Certainly, climate change has featured in literary fiction, albeit mainly in the form of sci-fi and dystopia. The most famous early examples of this would perhaps be J. G. Ballard’s The Drowned World and Frank Herbert’s Dune. One is set in a post-apocalyptic future and the other literally on a different planet. The idea, previously, appeared to be explore an imagined world, a familiar but not too familiar place, racked by problems that were clearly in the making, and had not quite been felt yet. Kim Stanley Robinson’s New York 2140 is a perfect example, considering a metropolis underwater and the social consequences for its inhabitants. Even now, the language of climate change discourse is overflowing with the vocabulary of dystopia: the end of the world, the unthinkable, emergency,

The problem is that climate change can no longer be relegated to fantasy and sci-fi. It has become a crisis of now, not the distant, or even the near future. Cli-fi is inadequate in capturing Californian wildfires, Indian floods, and continental heat waves, all of which sound like disasters straight out of sci-fi novels, and yet have taken place in the past three years. Often, the simplest experience of climate change is a flooded house. Or a disappearing park. Or haze.

In his landmark polemic, The Great Derangement: Climate Change and the Unthinkable, Amitav Ghosh points out just this, going further in stating that cli-fi is often simply reduced to sci-fi by critics and the reading public at large. in which he points out just this fact. He even directs this criticism at himself for only obliquely tackling the subject in his previous work. Even now, climate change is widely covered in non-fiction. There are books upon books covering the data, the reportage, and the scientific solutions relating to the climate crisis. The most famous of these is probably Bill Gates’ How To Avoid A Climate Disaster, pivoted on the science behind tackling climate change.
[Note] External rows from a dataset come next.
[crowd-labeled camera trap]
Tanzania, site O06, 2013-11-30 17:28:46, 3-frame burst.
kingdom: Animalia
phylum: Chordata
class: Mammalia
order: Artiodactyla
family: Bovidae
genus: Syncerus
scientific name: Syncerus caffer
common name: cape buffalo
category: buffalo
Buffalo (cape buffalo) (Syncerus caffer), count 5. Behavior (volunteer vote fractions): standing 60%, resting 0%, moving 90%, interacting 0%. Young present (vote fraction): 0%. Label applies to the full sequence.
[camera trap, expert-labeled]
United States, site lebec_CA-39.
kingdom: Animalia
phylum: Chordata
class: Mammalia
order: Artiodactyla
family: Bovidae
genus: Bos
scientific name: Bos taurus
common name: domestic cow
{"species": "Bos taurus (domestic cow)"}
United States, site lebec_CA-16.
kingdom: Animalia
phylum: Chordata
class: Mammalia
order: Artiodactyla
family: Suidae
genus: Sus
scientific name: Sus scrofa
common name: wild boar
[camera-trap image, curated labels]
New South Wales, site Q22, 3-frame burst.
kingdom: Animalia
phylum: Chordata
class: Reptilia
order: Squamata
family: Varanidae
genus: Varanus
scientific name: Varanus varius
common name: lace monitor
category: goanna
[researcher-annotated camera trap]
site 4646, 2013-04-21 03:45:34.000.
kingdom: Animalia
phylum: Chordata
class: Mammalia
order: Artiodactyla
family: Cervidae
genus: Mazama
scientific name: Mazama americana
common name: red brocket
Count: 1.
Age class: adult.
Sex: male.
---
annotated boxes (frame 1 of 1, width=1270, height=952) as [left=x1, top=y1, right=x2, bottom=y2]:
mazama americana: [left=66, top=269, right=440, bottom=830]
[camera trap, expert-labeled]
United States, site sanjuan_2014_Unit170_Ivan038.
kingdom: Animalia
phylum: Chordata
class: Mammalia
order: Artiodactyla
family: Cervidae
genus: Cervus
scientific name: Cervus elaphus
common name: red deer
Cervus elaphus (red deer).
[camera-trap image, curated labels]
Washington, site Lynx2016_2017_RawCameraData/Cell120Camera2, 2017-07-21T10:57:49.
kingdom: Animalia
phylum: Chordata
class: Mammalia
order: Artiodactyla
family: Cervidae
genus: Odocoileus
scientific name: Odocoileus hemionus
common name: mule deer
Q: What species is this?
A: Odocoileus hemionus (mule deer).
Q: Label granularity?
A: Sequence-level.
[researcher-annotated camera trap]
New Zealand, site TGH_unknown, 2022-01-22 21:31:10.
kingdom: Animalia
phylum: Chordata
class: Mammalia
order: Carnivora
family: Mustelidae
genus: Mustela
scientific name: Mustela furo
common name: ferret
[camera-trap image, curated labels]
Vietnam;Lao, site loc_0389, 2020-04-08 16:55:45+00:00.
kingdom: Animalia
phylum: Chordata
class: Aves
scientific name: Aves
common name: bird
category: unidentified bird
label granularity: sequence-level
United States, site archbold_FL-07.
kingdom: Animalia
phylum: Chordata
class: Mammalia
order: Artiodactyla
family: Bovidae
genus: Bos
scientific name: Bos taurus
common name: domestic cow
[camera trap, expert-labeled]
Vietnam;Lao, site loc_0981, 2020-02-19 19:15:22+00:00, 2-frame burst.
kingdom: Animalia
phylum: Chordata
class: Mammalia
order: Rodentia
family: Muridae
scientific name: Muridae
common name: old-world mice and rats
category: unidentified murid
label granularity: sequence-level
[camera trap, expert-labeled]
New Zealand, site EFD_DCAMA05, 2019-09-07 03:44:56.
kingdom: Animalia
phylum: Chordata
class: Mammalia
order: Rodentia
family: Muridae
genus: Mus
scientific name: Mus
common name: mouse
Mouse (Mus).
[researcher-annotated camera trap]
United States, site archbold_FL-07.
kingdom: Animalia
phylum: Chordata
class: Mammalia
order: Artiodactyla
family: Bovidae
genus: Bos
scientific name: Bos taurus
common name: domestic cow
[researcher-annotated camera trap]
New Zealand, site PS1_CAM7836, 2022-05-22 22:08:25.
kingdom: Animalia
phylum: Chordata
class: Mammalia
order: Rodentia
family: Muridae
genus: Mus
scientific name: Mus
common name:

It is a real problem, an existential problem, and yet not human enough for serious fiction to accommodate. Very prominent writers have begun tackling the subject, such as Margaret Atwood, whose MaddAddam trilogy looks at a world reeling from a biological catastrophe. 

That being said, there is some slow progress being made. Speaking with the Guardian, Ghosh described the turning point in this field to be Richard Powers’ Pulitzer-winning The Overstory, a work of realist fiction with strong environmentalist undertones and themes.  Kim Stanley Robinson himself also published The Ministry of the Future last year, set in a near future and centred around the Paris Climate Accords. Unfortunately, it is becoming easier for writers to chronicle the effects of climate catastrophe without having to imagine them up. Ghosh himself published Gun Island in 2019, using myth and folklore to look at  climate change and human migration. Despite the human tragedies and the environmental devastation that follow bungled climate policy, artists and writers have always been able to take old problems and reshape them in new ways, draw out new perspectives. It is safe to say that, despite its slow start, literature will begin to speak against climate change inaction more strongly, and the climate crisis will become the prime preoccupation of writers across the world. After all, surely it must?